Records from a data collection

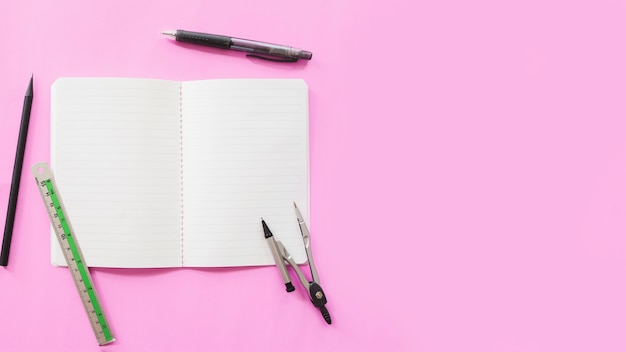 Elevated view of stationeries and open notebook on pink background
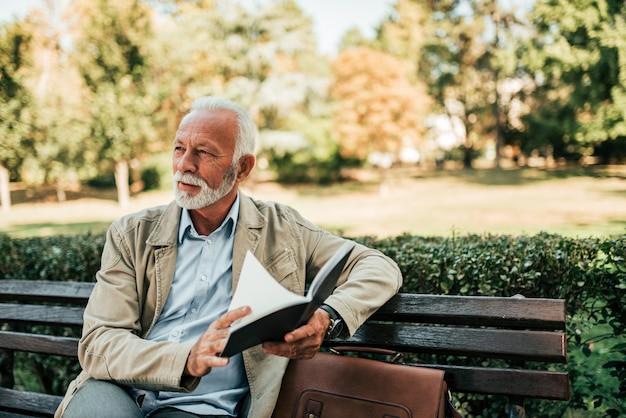 屋外の本を読んでハンサムな中年の男性。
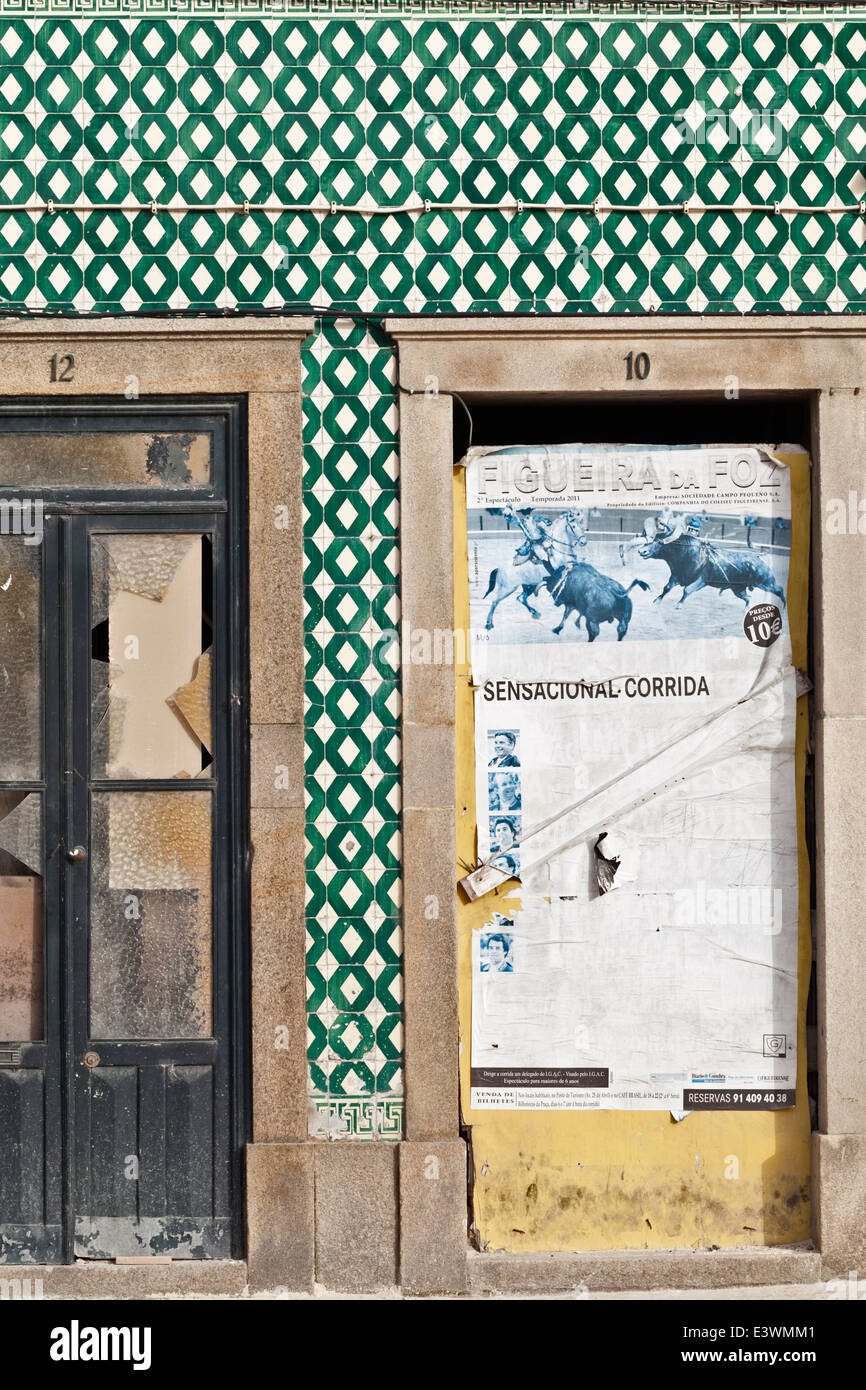 Traditional Azulejos tiles surround old doorways in Ilhavo, Aveiro, Portugal - Stock Image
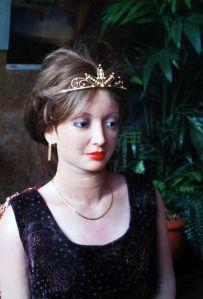 Rebecca Realdoll in a tiara and Caroline's dark purple dress
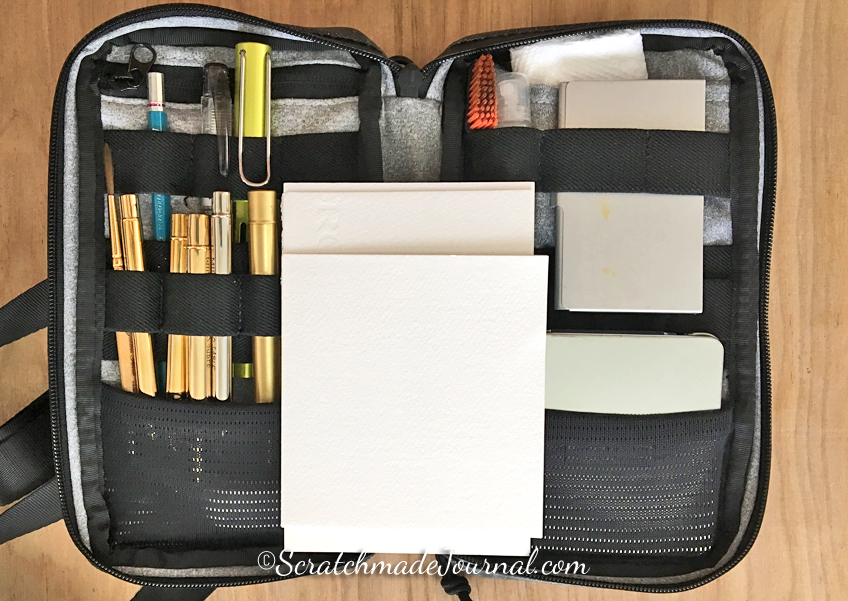The Etchr field case filled to capacity with sketching supplies weighs about 2 lbs but most of that weight is in the bag.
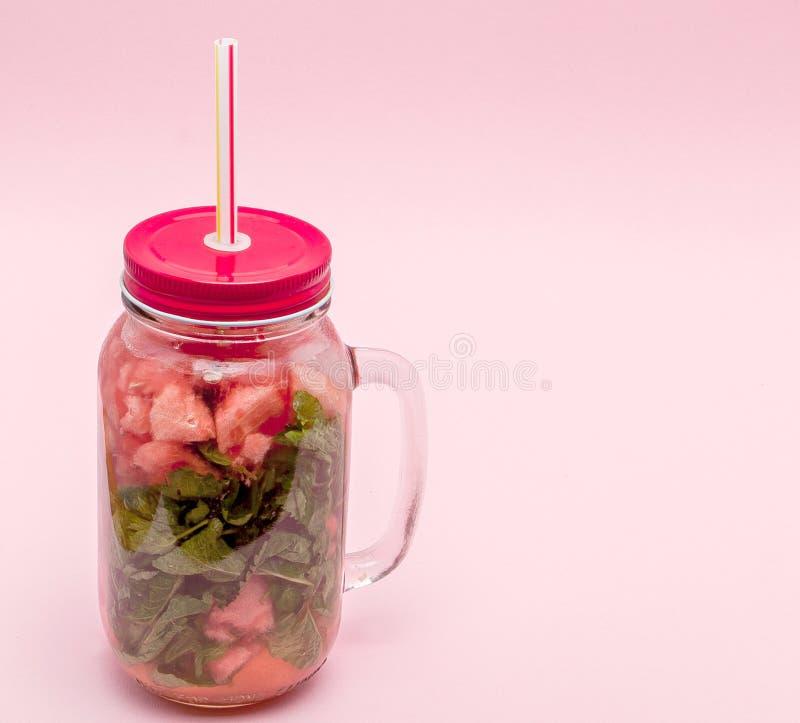 Krus av kall ny lemonad med stycket av vattenmelon och drickasugrör på rosa bakgrund arkivbilder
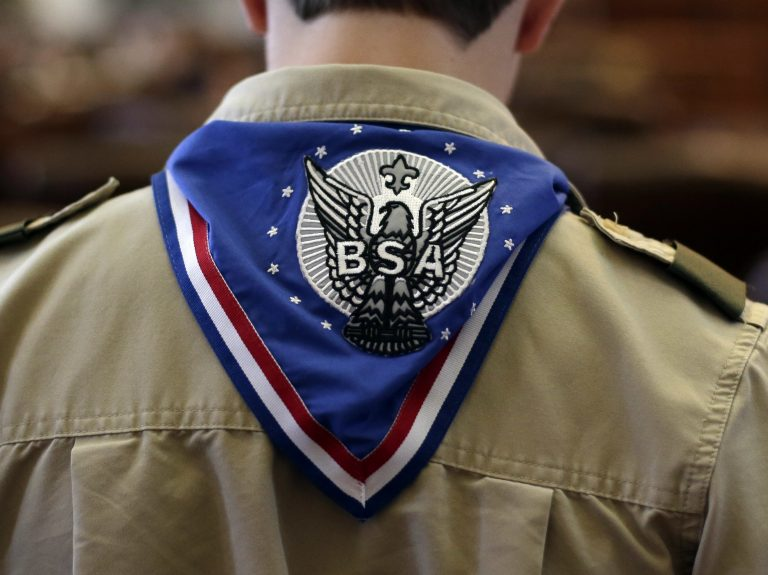 A Boy Scout wears an Eagle Scout neckerchief during the annual Boy Scouts Parade and Report to State in the House Chambers at the Texas State Capitol, February 2013, in Austin, Texas. (Eric Gay/AP Photo)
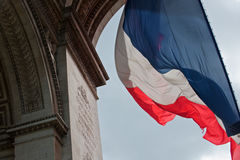 Flying the flag. French flag fluttering in the wind from the Arc de Triomphe. The Arc de Triomphe built in 1806. Central area known as Place Charles de Gaulle Royalty Free Stock Image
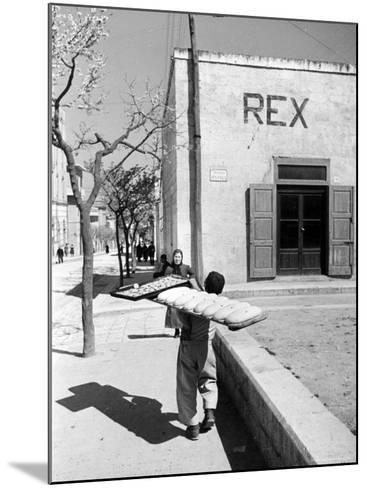 Baker's Apprentice Carrying a Large Tray of Bread Dough-Alfred Eisenstaedt-Mounted Photographic Print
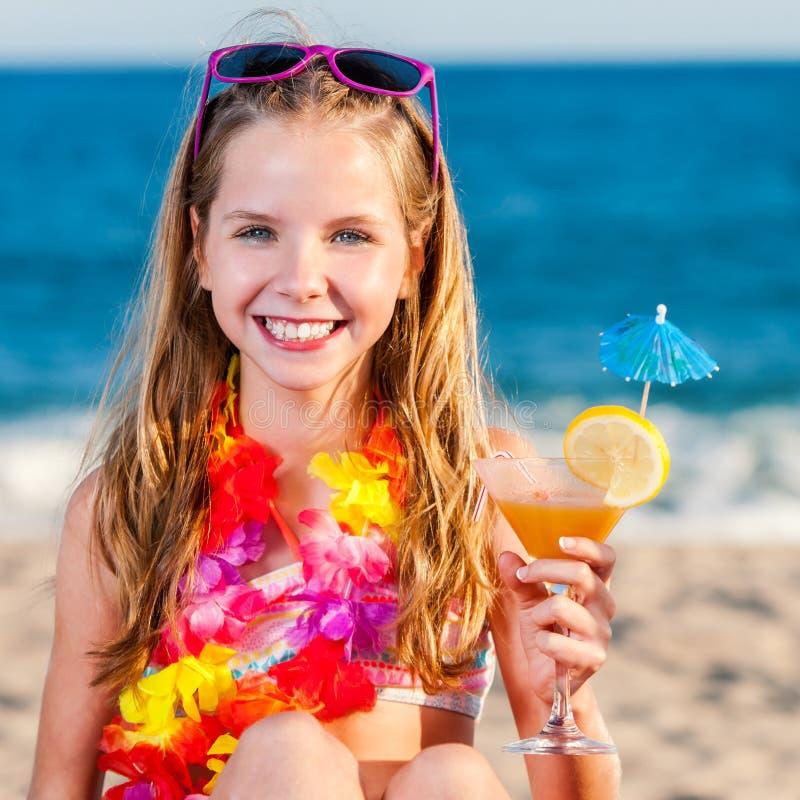 拿着水果鸡尾酒的海滩的逗人喜爱的女孩 免版税库存照片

Activity: From the first line to the last, repeat the data above exactly and leave the pictures out.

Expected output:
 Elevated view of stationeries and open notebook on pink background
 屋外の本を読んでハンサムな中年の男性。
 Traditional Azulejos tiles surround old doorways in Ilhavo, Aveiro, Portugal - Stock Image
 Rebecca Realdoll in a tiara and Caroline's dark purple dress
The Etchr field case filled to capacity with sketching supplies weighs about 2 lbs but most of that weight is in the bag.
 Krus av kall ny lemonad med stycket av vattenmelon och drickasugrör på rosa bakgrund arkivbilder
 A Boy Scout wears an Eagle Scout neckerchief during the annual Boy Scouts Parade and Report to State in the House Chambers at the Texas State Capitol, February 2013, in Austin, Texas. (Eric Gay/AP Photo)
 Flying the flag. French flag fluttering in the wind from the Arc de Triomphe. The Arc de Triomphe built in 1806. Central area known as Place Charles de Gaulle Royalty Free Stock Image
 Baker's Apprentice Carrying a Large Tray of Bread Dough-Alfred Eisenstaedt-Mounted Photographic Print
 拿着水果鸡尾酒的海滩的逗人喜爱的女孩 免版税库存照片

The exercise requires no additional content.